Ugg. I need to start getting back into the habit of buying fabric with a pattern in mind. I keep running into the issue of having way too much fabric left over OR not enough to do the dress that I want. Case in point Simplicity 8085
I wanted to do the long version but since I tend to buy fabric in 4 yard lengths I didn’t have enough. I settled for the short skirt with some of the dress details. Jury is still out on this one.
This cotton was surprisingly stiff even after several washes so I was figuring it would work well with this style skirt since it has some built in structure. I do like how the back bodice looks but Im not sure i’m sold on the proportions.
One of the biggest complaints of this pattern is how impractical it is to put the finished garment on. It just have some tiny little snaps on the back waist and down the skirt. They are almost impossible to snap by your self and they are not very stable so really the belt does all the work. I may take this apart and go for the tie waist instead.
I did some cheats. When I got to the end of the first pack of bias tape i just stopped since it ended right at the waist and no one would see the under skirt anyway.
Still trying to use up my stash I had the idea to make a tropical feeling 50s play suit. I selected Simplicity 1426 to use with my Lime/Blue wax print.
I am not very confidant in my mid section so I drafted a longer midriff and back to make it more of a long line look.
Unfortunately I just am not endowed enough to wear this style. This pattern seems to be drafted for someone with a C or D cup so if you normally do a FBA you might not have to with this one. I did a criss cross back and buttons.
The straps attach to the front with a button hidden under the bust flaps.
The idea was to pair it with a high waisted skirt or shorts. I don’t think I will ever get around to it since I don’t like the top enough to try and fix it. Meh.
My mom sent me two cuts of batik fabric from my birthday. The first one I used for a lovely retro styled halter dress from Butterick 6049.
At first I purchased a yellow cotton for the contrast material, but once home I decided I liked the look of muslin better. After reading a bunch of sewing reviews I was worried that the inset points on the bust were going to be difficult. I watched a ton of tutorials and the prep work paid off.

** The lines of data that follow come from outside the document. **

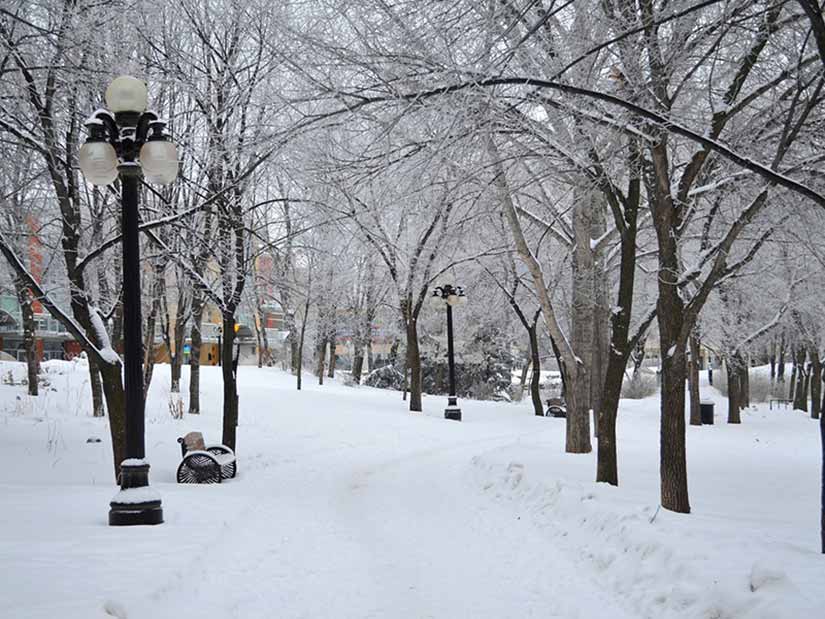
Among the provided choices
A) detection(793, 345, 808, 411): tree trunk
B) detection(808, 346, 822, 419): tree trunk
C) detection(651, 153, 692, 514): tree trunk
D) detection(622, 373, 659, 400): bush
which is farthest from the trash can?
detection(651, 153, 692, 514): tree trunk

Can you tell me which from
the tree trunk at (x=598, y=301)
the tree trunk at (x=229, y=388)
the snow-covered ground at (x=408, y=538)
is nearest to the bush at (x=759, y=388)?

After the success of lining the flamingo dress I decided to do it again. This one uses a cream colored batiste. Again the fabric was really light so I thought this would help to give some volume to the skirt. I am completely in love with this stuff. Its so soft against the skin and helps to give opacity without adding a bunch of weight. I would love to make a bohemian camisole with it. Im thinking with some heirloom lacework and pin tucks.
Lining a dress also makes the insides look so clean. It really makes my hand made items seem so much more special. I know that its a lot of effort to put into something that wont be seen but it also gives me the chance to practice and fit before using the fashion fabric.
Even with the open back I was able to fit a convertible bra under this dress which I desperately needed to fill out the top. On alteration that I made was to sew the halter into place. I hate having to sew hook and eyes and I just don’t like how they look.
This pattern also has a side seam pocket which give it a more casual feel and a nice place to stick a small wallet or phone. With a full skirt you don’t have to worry about adding any bulk to the hips.